AUTHOR=Chen Chunqing , Lao Qibin , Zhou Xin , Zhu Qingmei , Chen Fajin TITLE=Changes in hydrodynamics and nutrient load of the coastal bay induced by Typhoon Talim (2023) JOURNAL=Frontiers in Marine Science VOLUME=11 YEAR=2024 URL=https://www.frontiersin.org/journals/marine-science/articles/10.3389/fmars.2024.1383528 DOI=10.3389/fmars.2024.1383528 ISSN=2296-7745 ABSTRACT=

Typhoons can greatly alter the hydrodynamic and nutrient supply in coastal oceans. However, due to the complex conditions of typhoons, such as their intensity, even slight changes may cause substantial changes in hydrodynamics and nutrient supply, which needs to be better understood. In this study, we conducted two cruises before and after Typhoon Talim (2023) to quantitatively investigate changes in hydrodynamics and nutrient supply in Zhanjiang Bay using dual water isotopes. Before the typhoon, strong stratification occurred in the bay.

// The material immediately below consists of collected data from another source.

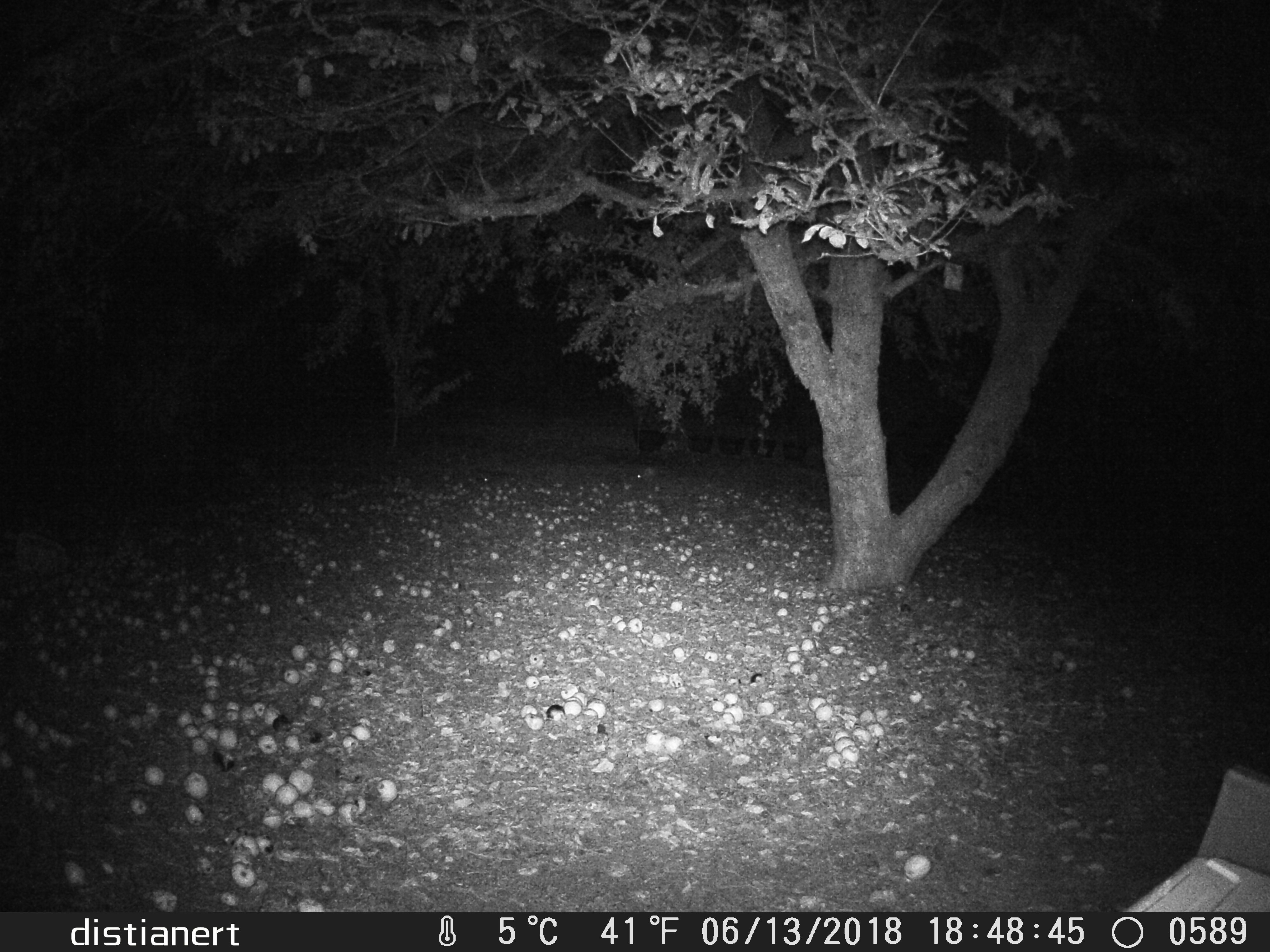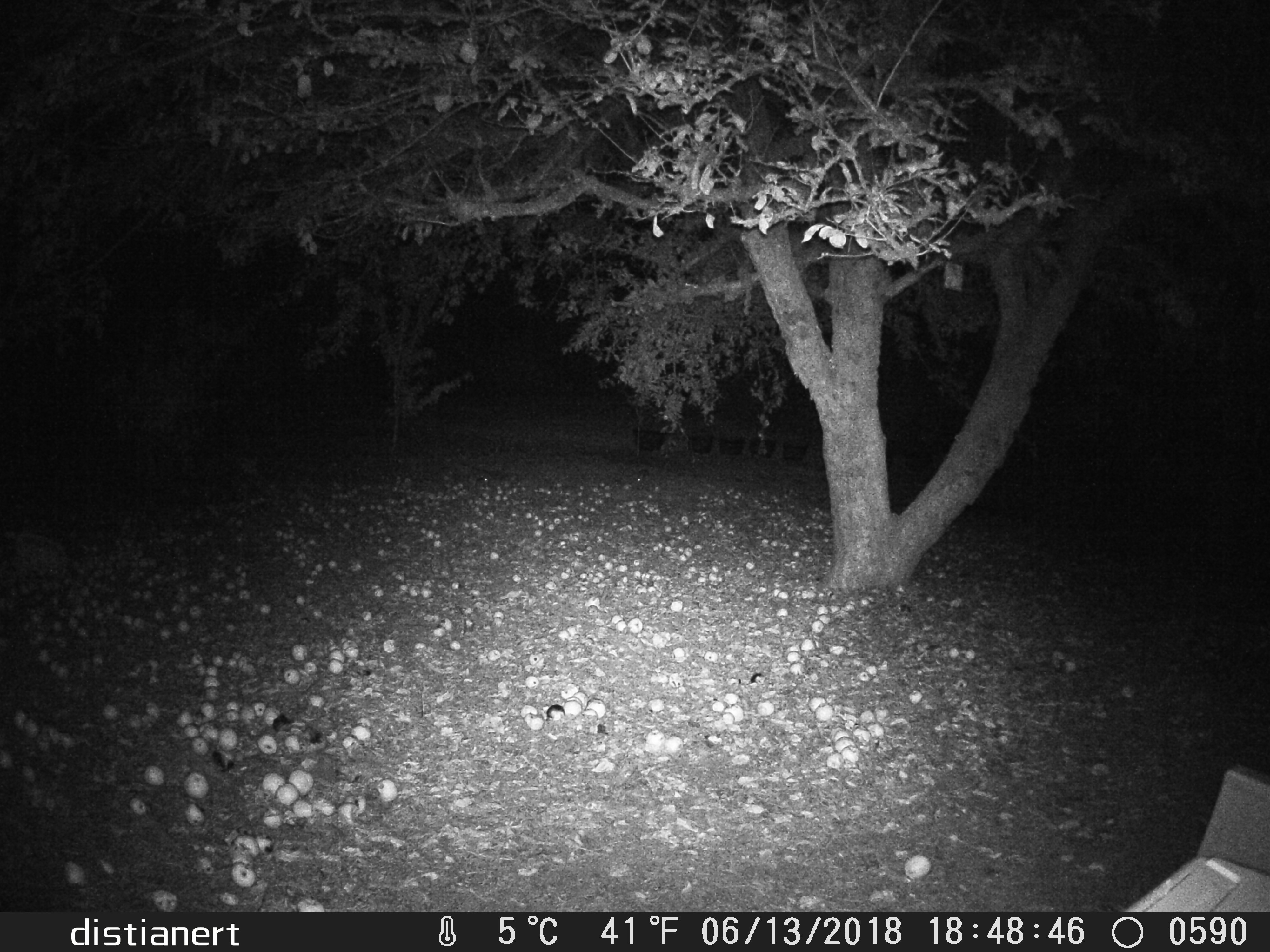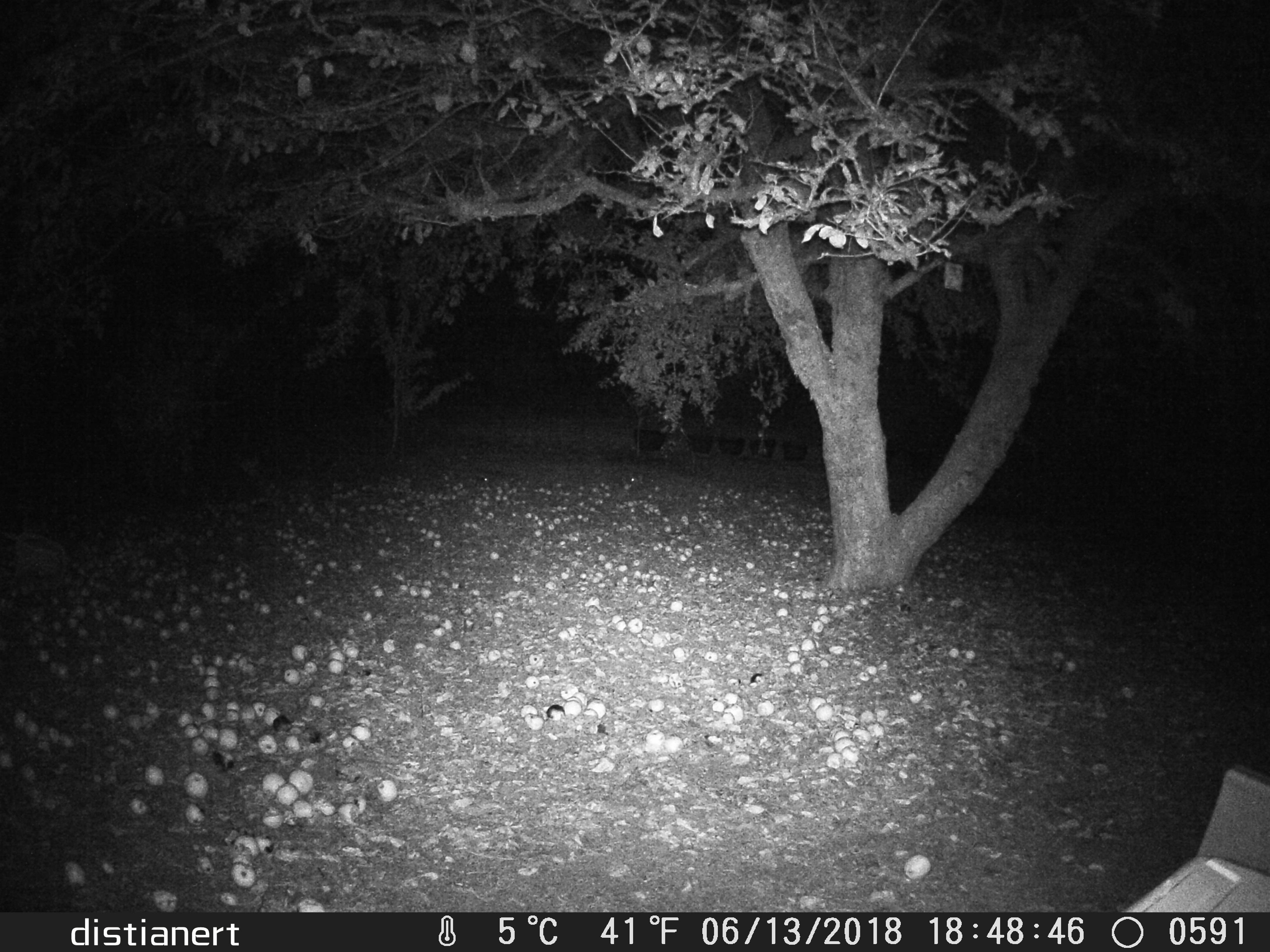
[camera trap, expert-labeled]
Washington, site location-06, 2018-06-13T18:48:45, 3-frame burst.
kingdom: Animalia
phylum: Chordata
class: Mammalia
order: Lagomorpha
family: Leporidae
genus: Sylvilagus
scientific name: Sylvilagus floridanus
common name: eastern cottontail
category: rabbit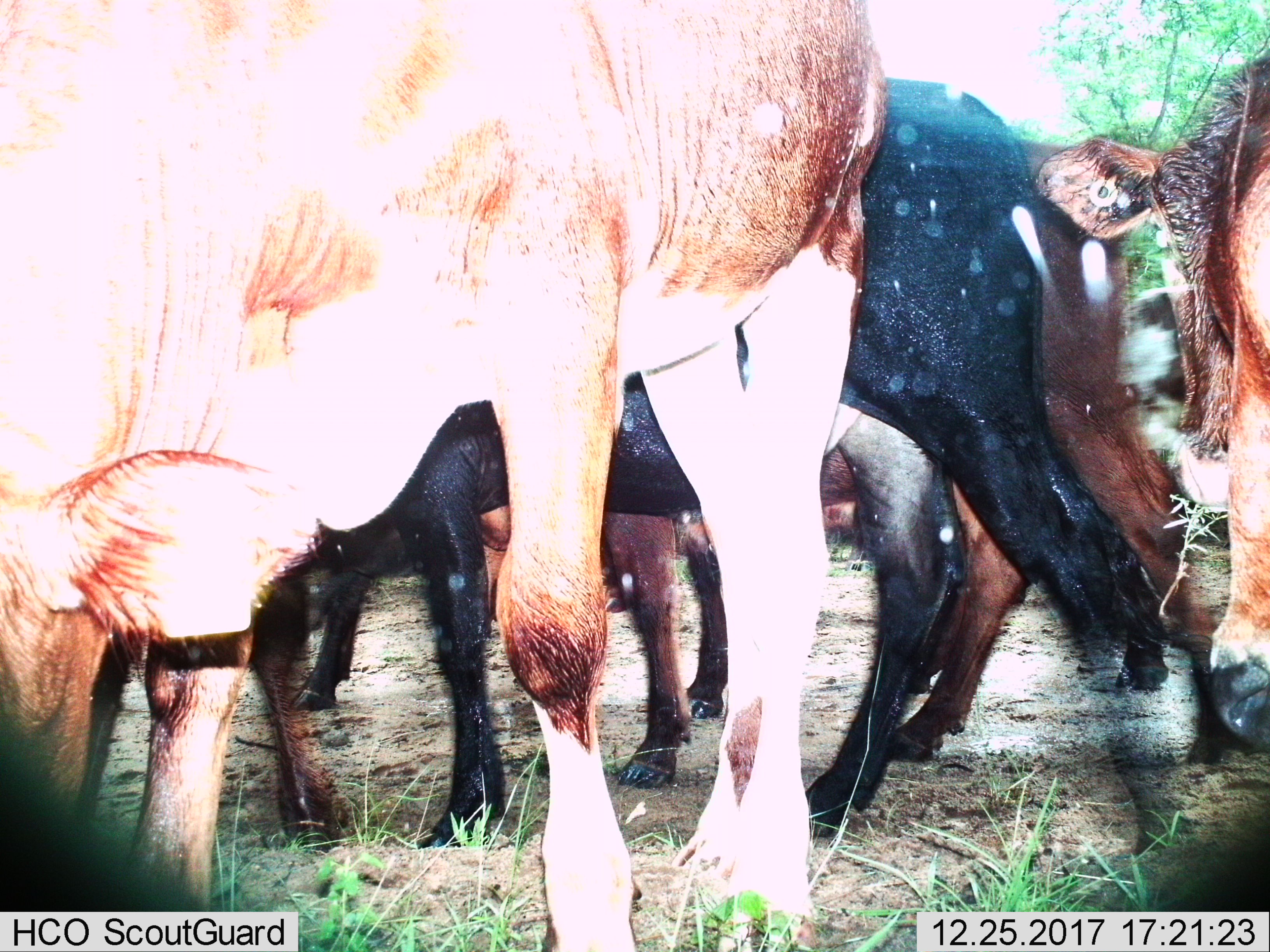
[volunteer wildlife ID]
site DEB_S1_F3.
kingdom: Animalia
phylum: Chordata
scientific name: Vertebrata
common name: domestic animal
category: domesticanimal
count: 8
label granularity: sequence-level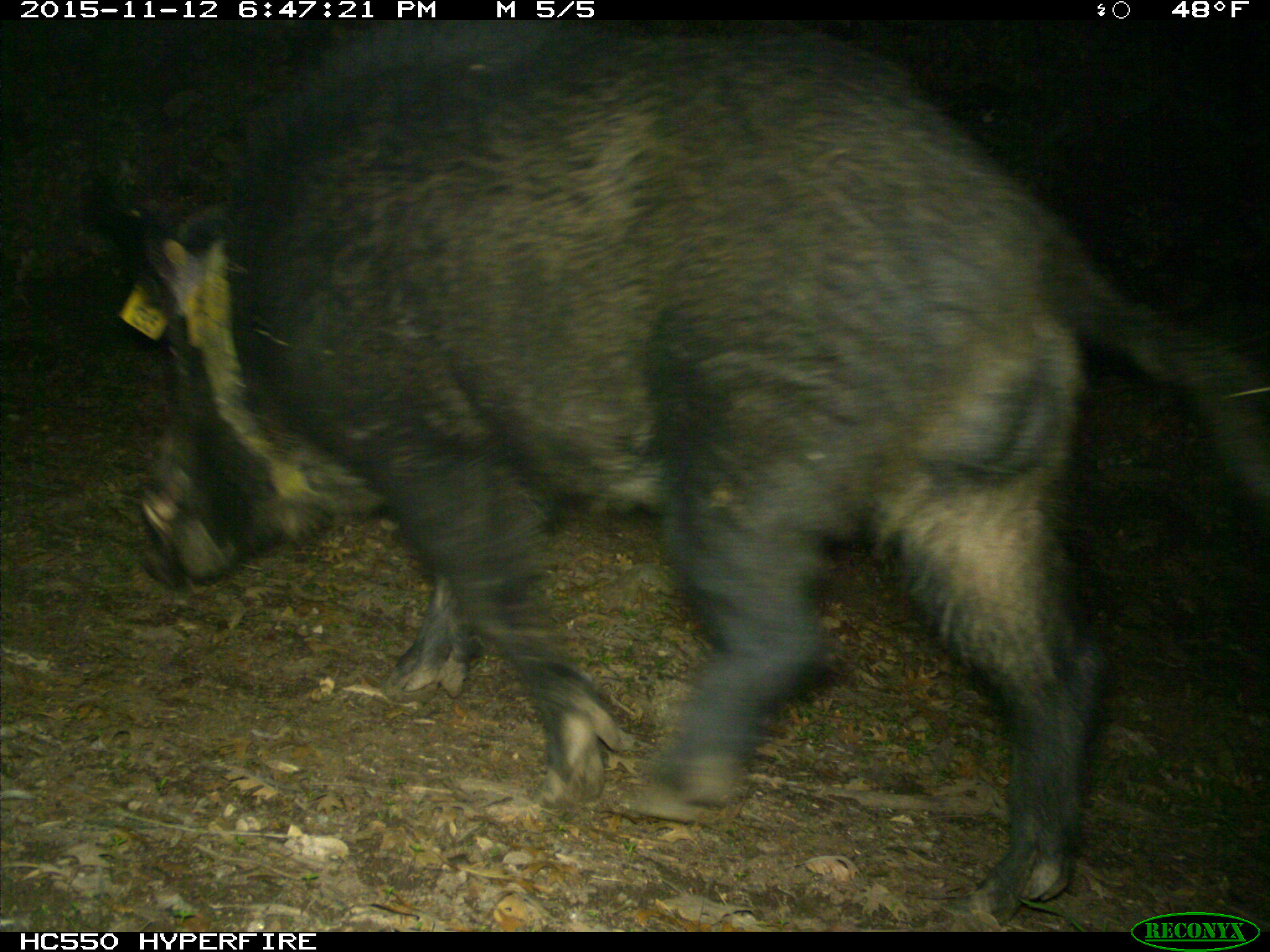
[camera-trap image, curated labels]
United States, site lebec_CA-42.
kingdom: Animalia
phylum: Chordata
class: Mammalia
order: Artiodactyla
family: Suidae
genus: Sus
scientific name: Sus scrofa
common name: wild boar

However, the strong external force of the typhoon destroyed the stratification and substantially changed the water mixing in the bay after the typhoon. In the upper bay, massive freshwater input remarkably decreased the salinity during the post-typhoon period (freshwater increased by 18%). In contrast, the salinity variation in the lower bay was minimal, mainly due to massive seawater intrusion from the outer bay induced by the typhoon; the seawater mixed with freshwater columns from the upper bay, forming a strong ocean front. The intensity of ocean fronts induced by typhoons directly depended on the typhoon intensity landing in Zhanjiang Bay, as stronger typhoons will cause more intrusion of high-salinity seawater from the outer bay. Due to the formation of the ocean front, freshwater and terrestrial nutrients from the upper bay are prevented from being transported downwards, resulting in a large amount of accumulated pollutants within the bay. By contrast, due to the impact of high-salinity seawater intrusion, the contribution of seawater from the outer bay has increased, thereby diluting the nutrients in the lower bay. This study provides a new insight into the responses of coastal marine eco-environment systems to typhoons.